# Landscapes need people by Pascal Riben



## pascalriben (Sep 1, 2010)

Hello,

I'm new here, and it's my first post.

The gallery "Landscapes need people" feature both urban and city landscapes:













Link to the gallery :
Landscapes need people

On the gallery, image size is adjusted (maximum width 800 px) to size browser : please, use F11 key to run your browser (IE, Firefox...) in full screen or/and click on an enlarged picture to Dim the lights. You can navigate with Dim the lights enabled using arrow key or mouse.
There is also a Slideshow link on the gallery.

Thank you for viewing !

Sincerely,


----------



## Polyphony (Sep 1, 2010)

I disagree that landscapes need people. But I like the images.


----------



## pascalriben (Sep 1, 2010)

Polyphony said:


> I disagree that landscapes need people. But I like the images.



Thank you for the look to my pictures and for your feedback.

And don't worry : I have many landscapes without people !


----------



## pascalriben (Sep 4, 2010)

It seems people are lazy to vote... :blushing:


----------



## oldmacman (Sep 5, 2010)

pascalriben said:


> It seems people are lazy to vote... :blushing:



Maybe, like me, people thought they would be voting on whether landscapes need people and don't really want to vote on the quality of your gallery.


----------



## pascalriben (Sep 7, 2010)

oldmacman said:


> pascalriben said:
> 
> 
> > It seems people are lazy to vote... :blushing:
> ...



Why don't you want to vote on the quality on the gallery ?


----------



## LaFoto (Sep 7, 2010)

I, for one, don't even have the time to go there and look at it in order to decide whether I like it or not.

And no, landscapes as such don't need people, cityscapes, however, look more "alive" with people, and less like there had been a recent nuclear bomb attack which left all the buildings standing but the people are all "gone"...


----------



## Arch (Sep 7, 2010)

In the OP's defence, 'Landscapes need people' is just the *title of this set*, he is not trying to make an overall statement.
I like your images, im sure you will improve further in time. :thumbup:


----------



## oldmacman (Sep 7, 2010)

pascalriben said:


> Why don't you want to vote on the quality on the gallery ?



It's not a personal thing and sometimes things sound more harsh in a forum (or email) than real life. To clarify the thought process, it went something like this:
- scrolling through new post threads to find something interesting
- oh, a poll: "landscapes need people" *click*
- oh, I see. The poll is for a gallery that is found by linking to another site.

# [Problem 1]
In the forum thread, what is the maximum width at which images are displayed in the gallery?
# [Problem 2]
Render into French this sentence from the forum thread: "I disagree that landscapes need people."

# [Given data]
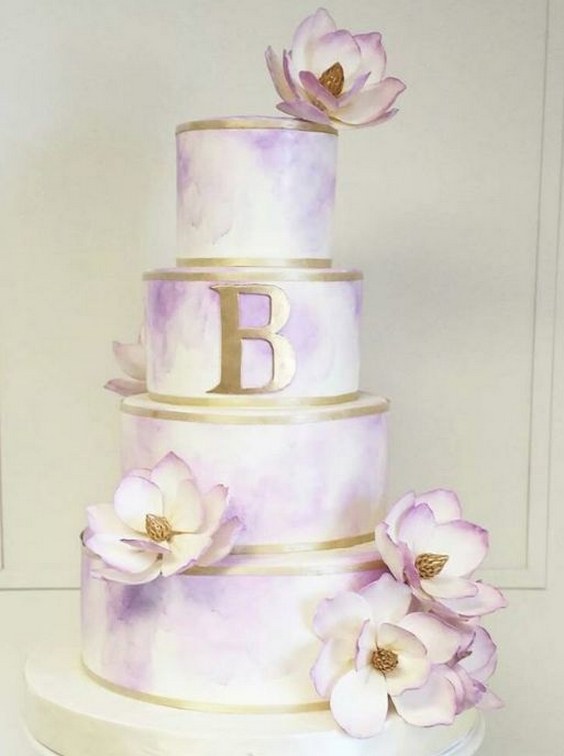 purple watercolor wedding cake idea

==

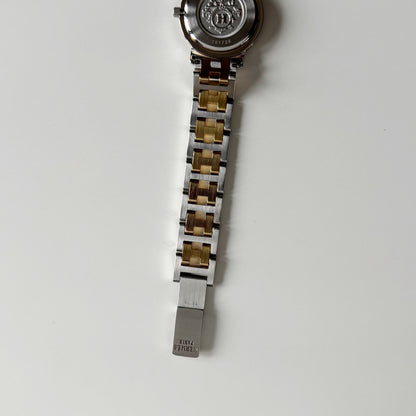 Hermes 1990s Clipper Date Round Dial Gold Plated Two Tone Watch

# [Response area 1]
800 px

# [Response area 2]
Je ne suis pas d'accord pour dire que les paysages ont besoin de personnes.